The “transition” is when the product addresses their needs (the customer is happy and using the product) and there is a willingness to pay.
For a given customer, the transition moment happens when you ask for the business!
You want to see some degree of consistency
Eg. if you can consistently convert sales conversations to paying customers at a reasonable rate.
Ultimately they need to pay real money and go through the troubles of buying the product.
Be upfront about your goals (to build something valuable enough to pay for), projected timing (“our goal is to start charging you in February”), and ask for potential pricing feedback (“how much would it be worth if we could solve this problem for you?”).
Adding interim steps between pilot to paid annual contract (for example, an “LOI”) may be too complicate, but also can be a necessary “interim” step to a paid customer if needed (e.g. customer has willingness to pay, but doesn’t have budget in the near-term)
Tactical Tips and Tricks
Discuss expectations for the post-pilot period up front
Once you’ve delivered value throughout the pilot, don’t be shy - ask for the business!
Typical terms are to offer a discount to list pricing (which you are probably still figuring out) after completing the design program
Some Parting Thoughts
Maximize learning in your design partnership program. Strive for quality over quantity.

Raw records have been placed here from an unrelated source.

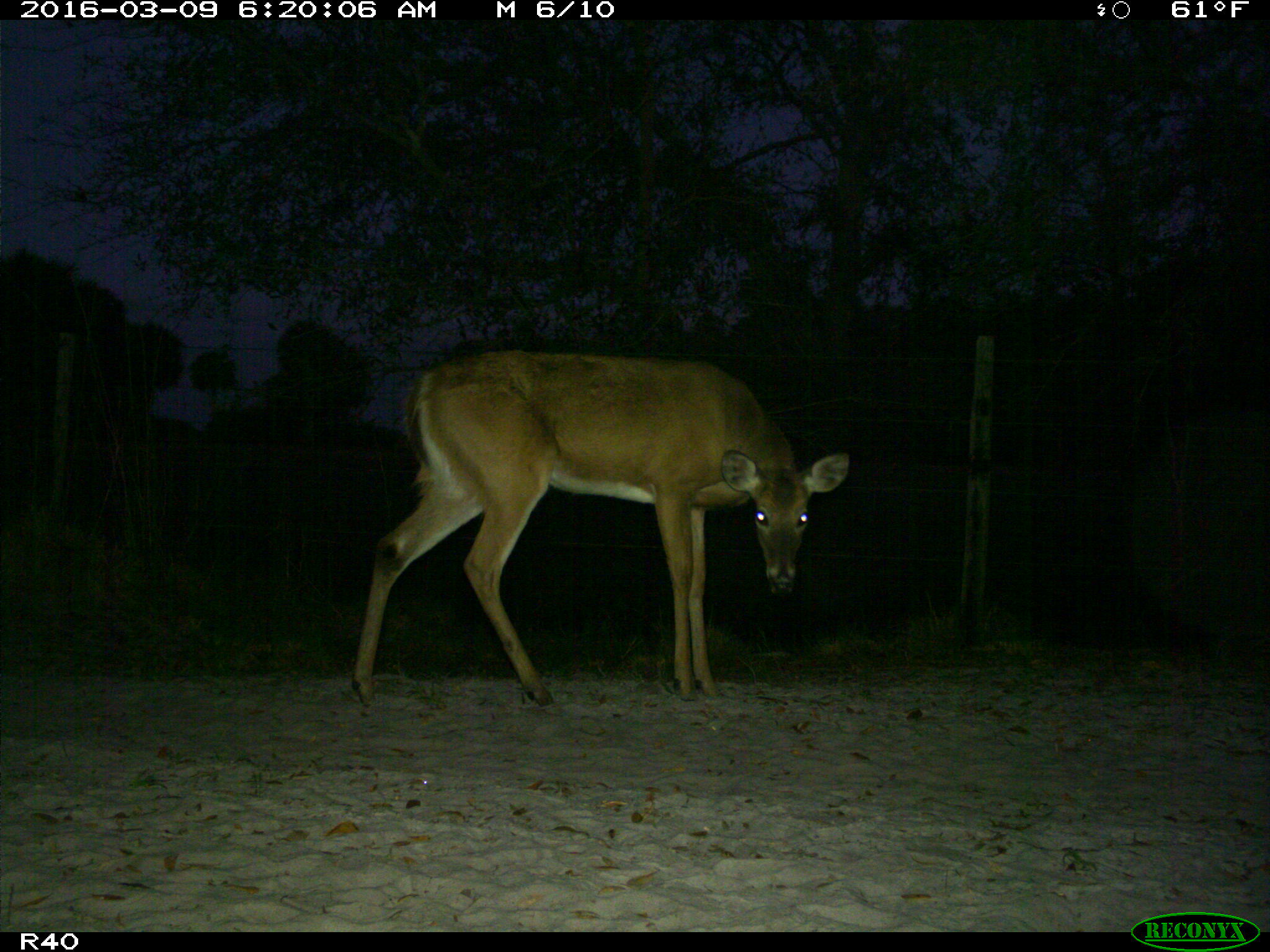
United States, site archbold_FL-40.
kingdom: Animalia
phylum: Chordata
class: Mammalia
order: Artiodactyla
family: Cervidae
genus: Odocoileus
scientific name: Odocoileus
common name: deer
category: unidentified deer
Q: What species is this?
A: Unidentified deer (deer) (Odocoileus).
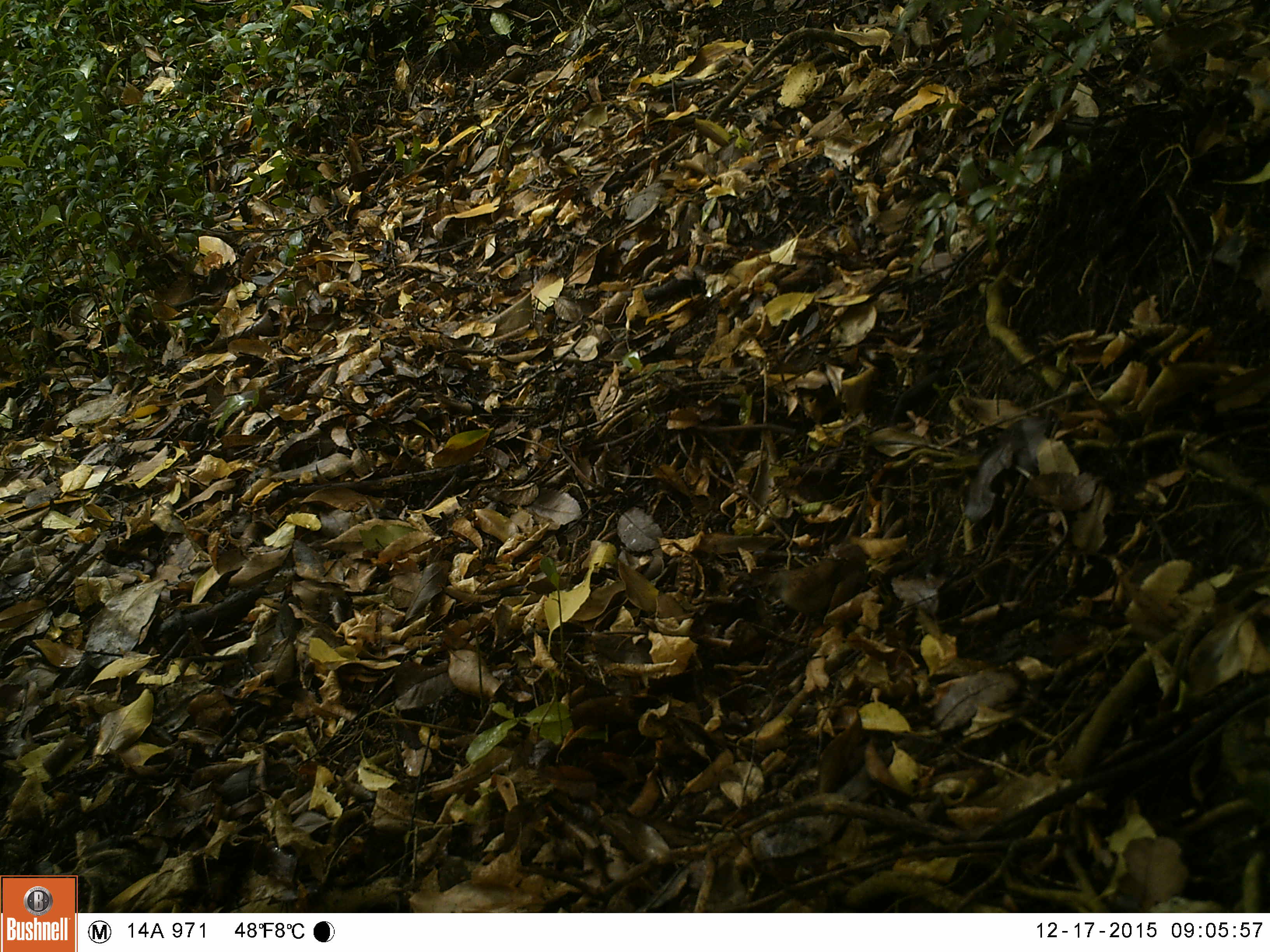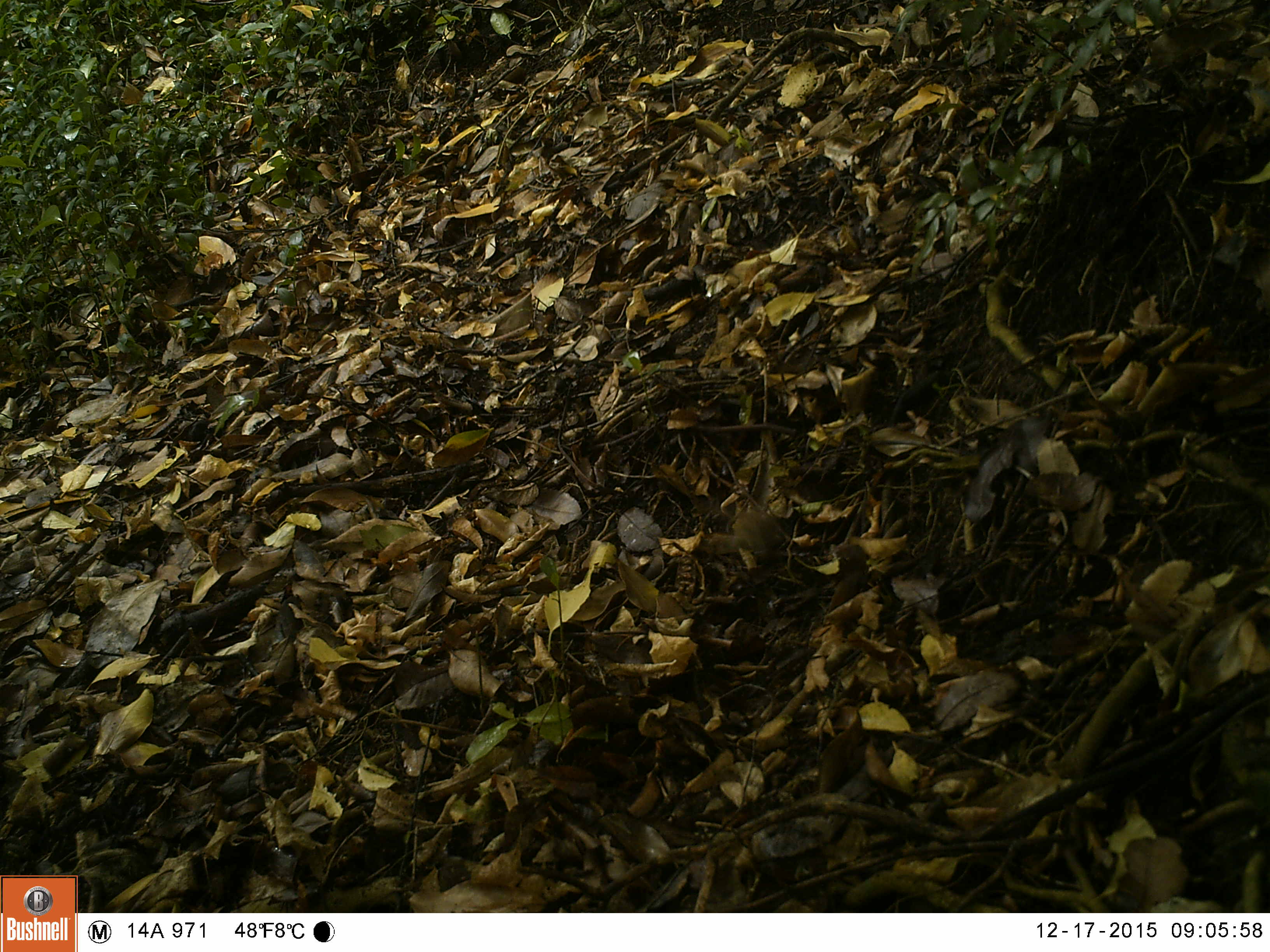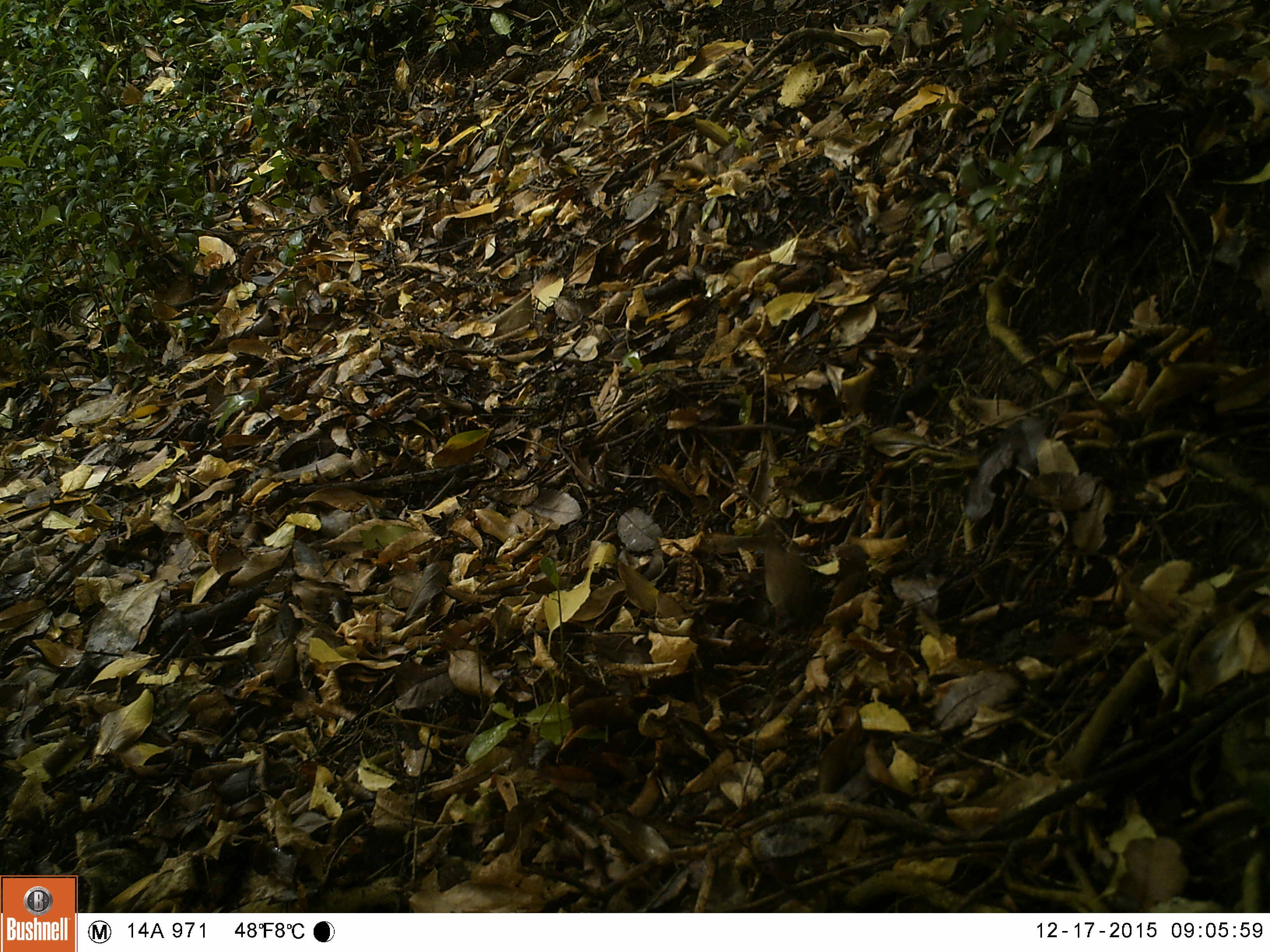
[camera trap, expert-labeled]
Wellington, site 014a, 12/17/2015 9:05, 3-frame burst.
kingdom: Animalia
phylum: Chordata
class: Aves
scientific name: Aves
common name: bird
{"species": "bird (Aves)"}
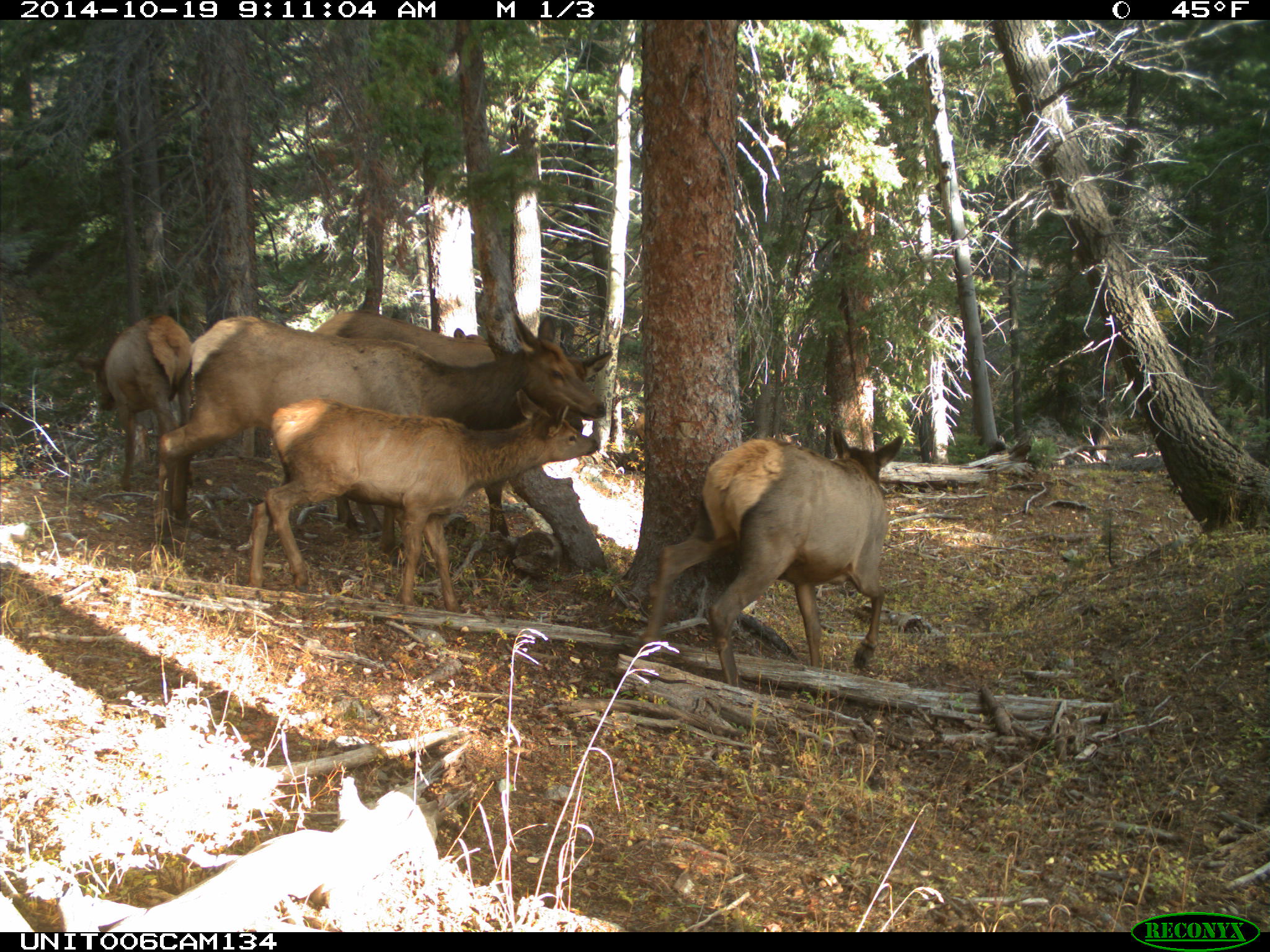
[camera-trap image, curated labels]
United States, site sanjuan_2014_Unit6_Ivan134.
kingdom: Animalia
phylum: Chordata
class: Mammalia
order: Artiodactyla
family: Cervidae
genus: Cervus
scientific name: Cervus elaphus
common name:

Think of this program as a pre-sales marketing effort. Keep your word on timelines and deliverables
There is a spectrum for design partners: super casual (not even telling people they are design partners and just asking for feedback) to super formal (signed contracts, paid upfront, clear engagement minimums). Based on your relationship with these prospective customers, the stage of the business, and other factors like your own experience as a founder and in the category, figure out where you are on the spectrum; more often than not you should push towards the “formal program” end of the spectrum as much as possible
Garuda Ventures is a B2B-focused, pre-seed and seed-stage venture firm. Subscribe below to get more tips and tricks from us, and visit garuda.vc to learn more.
Great article and topic. I don't see a lot of content that outlines Design Partner Programs but think they are crucial at every startup stage. Especially when just starting out.
The truth is, solving a headache isnt enough. You need to be building a solution for a real migraine and people experiencing a migraines are very motivated to fix it. Design Partnerships programmatically help you narrow in on your ICP, have a partner in defining an industry problem and should not only lead to a sale but a referenceable customer that will rave about your product. Design Partner Programs are strongly aligned to programmatically finding PMF.